- [ESERCIZIO PROPOSTO]: Trascrivi senza modifiche il passo dell'articolo sul ricorso collettivo che comincia con le parole contenenti "Il ricorso collettivo e la" e si chiude con "di natura pretensiva.".

------ BRANO DI PARTENZA ------

Il ricorso collettivo e la categoria degli atti plurimi

28 Novembre 2022

L'articolo si concentra sul tema dell'ammissibilità di un ricorso collettivo proposto avverso un atto plurimo ad effetti scindibili, adottato nei confronti di più destinatari all'esito di singoli procedimenti amministrativi attivati su istanza di parte e coinvolgenti interessi legittimi di natura pretensiva.
Il ricorso collettivo e le differenze con il ricorso cumulativo

Nel processo amministrativo è possibile che più soggetti agiscano mediante un unico atto introduttivo del giudizio, proponendo un ricorso collettivo (o cumulativo sul piano soggettivo), pur dovendosi rimarcare come, ad oggi, nessuna disposizione del codice del processo amministrativo disciplini espressamente detta fattispecie.

A fronte di un primo indirizzo ermeneutico, favorevole a che tale lacuna sia colmata dall'utilizzo del rinvio esterno al codice di procedura civile di cui all'art. 39, co. 1 c.p.a., con discendente applicazione delle disposizioni in materia di litisconsorzio facoltativo dettate dall'art. 103 c.p.c., la giurisprudenza amministrativa si è invece mostrata granitica nel confermare il suo tradizionale orientamento restrittivo, formatosi ben prima dell'entrata in vigore del d.lgs. n. 104/2010, secondo il quale la proposizione di un ricorso collettivo rappresenta un'eccezione alla regola generale per cui ciascuna singola azione debba invece essere individualmente esercitata in giudizio dal soggetto legittimato.

------ VOCI ------

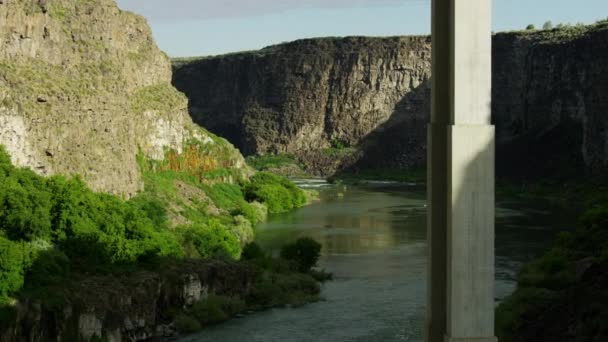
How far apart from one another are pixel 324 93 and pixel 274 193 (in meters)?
79.2

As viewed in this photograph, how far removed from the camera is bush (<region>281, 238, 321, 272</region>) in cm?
5028

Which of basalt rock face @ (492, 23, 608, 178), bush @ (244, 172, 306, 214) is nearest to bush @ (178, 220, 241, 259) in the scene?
bush @ (244, 172, 306, 214)

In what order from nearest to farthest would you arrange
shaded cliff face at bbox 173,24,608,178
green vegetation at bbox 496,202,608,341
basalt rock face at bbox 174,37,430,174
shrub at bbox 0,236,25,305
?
1. green vegetation at bbox 496,202,608,341
2. shrub at bbox 0,236,25,305
3. shaded cliff face at bbox 173,24,608,178
4. basalt rock face at bbox 174,37,430,174

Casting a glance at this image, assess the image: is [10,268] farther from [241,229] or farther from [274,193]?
[274,193]

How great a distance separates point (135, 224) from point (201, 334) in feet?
21.1

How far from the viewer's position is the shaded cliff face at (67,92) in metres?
47.0

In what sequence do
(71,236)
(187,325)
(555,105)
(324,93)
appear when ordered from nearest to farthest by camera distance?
(187,325) < (71,236) < (555,105) < (324,93)

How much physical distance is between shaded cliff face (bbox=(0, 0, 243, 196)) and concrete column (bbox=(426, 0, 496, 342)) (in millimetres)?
31931

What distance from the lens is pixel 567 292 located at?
108ft

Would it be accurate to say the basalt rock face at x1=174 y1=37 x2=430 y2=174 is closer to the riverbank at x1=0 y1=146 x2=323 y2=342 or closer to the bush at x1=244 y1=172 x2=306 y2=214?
the bush at x1=244 y1=172 x2=306 y2=214

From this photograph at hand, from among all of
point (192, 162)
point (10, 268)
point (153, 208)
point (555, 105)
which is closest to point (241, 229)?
point (153, 208)

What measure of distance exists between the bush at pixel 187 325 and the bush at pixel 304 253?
13293 mm

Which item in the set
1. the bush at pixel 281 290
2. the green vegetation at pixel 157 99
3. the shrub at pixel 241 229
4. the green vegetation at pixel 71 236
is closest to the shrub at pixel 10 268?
the green vegetation at pixel 71 236

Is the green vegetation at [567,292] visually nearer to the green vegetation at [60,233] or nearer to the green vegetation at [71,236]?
the green vegetation at [71,236]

------

- [RISULTATO CORRETTO]:
Il ricorso collettivo e la categoria degli atti plurimi

28 Novembre 2022

L'articolo si concentra sul tema dell'ammissibilità di un ricorso collettivo proposto avverso un atto plurimo ad effetti scindibili, adottato nei confronti di più destinatari all'esito di singoli procedimenti amministrativi attivati su istanza di parte e coinvolgenti interessi legittimi di natura pretensiva.